• _Task objective_:
Apart from the images, output the data below exactly.

• _Supplied information_:

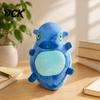 Portable Stress Relief Toys Mini Plush Squeeze Toy, Cute Soft Stuffed Figure, Decorative Cartoon Ornaments Desk Decor, Collectible Trinkets for Kids,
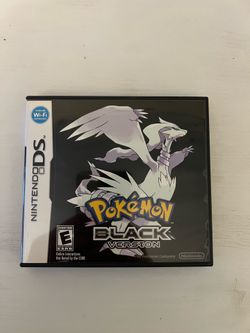 Pokémon Black Version, Authentic, Inserts & Case, Tested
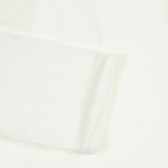 Λευκό βαμβακερό μπλουζάκι με στάμπα Chicco 205687 7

• _Reply_:
 Portable Stress Relief Toys Mini Plush Squeeze Toy, Cute Soft Stuffed Figure, Decorative Cartoon Ornaments Desk Decor, Collectible Trinkets for Kids,
 Pokémon Black Version, Authentic, Inserts & Case, Tested
 Λευκό βαμβακερό μπλουζάκι με στάμπα Chicco 205687 7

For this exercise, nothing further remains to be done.